The chief executives of fifty of Europe’s largest companies urge their political leaders to defend the European common currency and not abandon those nations in need of financial support. “The return to a stable financial situation will cost many billions of euros,” they admit, “but the European Union and our currency is worth it. We must convince our people of that.”
In a letter published in Le Monde, the French and German businessmen attest that the euro has been an enormous “success.” The single currency has strengthened Europe’s role as an economic power, they believe, and enabled their companies to expand their financing capabilities and boost their competitiveness internationally.
Europe needs a more powerful enforcement mechanism of existing stability agreements but “the exclusion of member states from the euro area or a split between a union of the north and the south” is not realistic. “Such demagogic proposals are not adapted to the gravity of the situation,” they write.
Instead, “member states must coordinate more closely than before,” both within the realm of economic policy and in their relations with the rest of the world.
Political leaders did agree in March of this year to improve competitiveness across the eurozone.

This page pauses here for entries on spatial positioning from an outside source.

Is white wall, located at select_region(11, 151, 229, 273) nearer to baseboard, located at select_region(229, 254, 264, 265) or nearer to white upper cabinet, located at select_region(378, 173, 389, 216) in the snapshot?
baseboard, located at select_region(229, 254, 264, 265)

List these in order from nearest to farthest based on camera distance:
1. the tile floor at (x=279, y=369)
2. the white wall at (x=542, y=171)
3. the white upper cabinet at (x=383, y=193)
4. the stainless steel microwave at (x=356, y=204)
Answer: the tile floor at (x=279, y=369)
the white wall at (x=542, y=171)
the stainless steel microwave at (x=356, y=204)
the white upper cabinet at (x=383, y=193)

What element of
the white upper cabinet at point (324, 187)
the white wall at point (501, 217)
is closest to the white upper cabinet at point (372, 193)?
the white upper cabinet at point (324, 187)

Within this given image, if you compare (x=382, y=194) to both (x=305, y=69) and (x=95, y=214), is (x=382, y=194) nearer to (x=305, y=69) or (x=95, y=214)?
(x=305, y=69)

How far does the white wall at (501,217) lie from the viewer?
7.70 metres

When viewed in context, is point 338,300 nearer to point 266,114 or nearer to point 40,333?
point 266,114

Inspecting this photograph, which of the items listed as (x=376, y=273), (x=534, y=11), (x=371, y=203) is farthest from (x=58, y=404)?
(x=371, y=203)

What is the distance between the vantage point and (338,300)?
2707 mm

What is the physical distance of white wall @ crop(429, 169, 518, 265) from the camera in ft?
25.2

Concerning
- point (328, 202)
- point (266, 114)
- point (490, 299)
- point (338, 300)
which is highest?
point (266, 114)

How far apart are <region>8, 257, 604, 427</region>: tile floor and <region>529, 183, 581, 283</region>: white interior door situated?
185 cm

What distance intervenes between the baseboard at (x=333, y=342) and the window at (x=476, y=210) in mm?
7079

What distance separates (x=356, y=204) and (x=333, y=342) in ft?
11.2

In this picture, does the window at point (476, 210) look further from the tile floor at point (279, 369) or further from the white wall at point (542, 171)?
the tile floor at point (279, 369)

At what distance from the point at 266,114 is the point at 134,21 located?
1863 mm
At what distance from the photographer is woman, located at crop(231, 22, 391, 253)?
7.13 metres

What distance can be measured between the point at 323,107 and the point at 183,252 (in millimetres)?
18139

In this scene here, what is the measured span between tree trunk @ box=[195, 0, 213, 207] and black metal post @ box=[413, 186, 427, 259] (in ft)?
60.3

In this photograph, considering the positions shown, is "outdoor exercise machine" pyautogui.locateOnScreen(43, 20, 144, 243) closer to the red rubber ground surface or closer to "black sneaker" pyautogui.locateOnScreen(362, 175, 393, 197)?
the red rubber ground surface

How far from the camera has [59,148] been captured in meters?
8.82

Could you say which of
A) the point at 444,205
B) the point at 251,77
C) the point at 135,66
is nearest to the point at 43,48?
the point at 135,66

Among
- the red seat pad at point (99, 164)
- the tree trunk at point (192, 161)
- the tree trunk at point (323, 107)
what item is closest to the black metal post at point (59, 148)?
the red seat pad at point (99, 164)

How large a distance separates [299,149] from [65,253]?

The European Commission is supposed to monitor adherence to the debt and deficit restrictions of the Stability and Growth Pact but will not be empowered to sanction nations that are in violation of the rules.
Southern eurozone members, which are among the bloc’s most heavily indebted, remain skeptical of stricter budget rules as well as labor market and welfare reforms. Northern countries fear permanent bailouts unless the troubled economies implement austerity and improve their competitiveness. A strong euro is “the basis for future prosperity in Europe” though, according to several of its most powerful business leaders. “Failure of the euro would be a fatal setback for Europe.”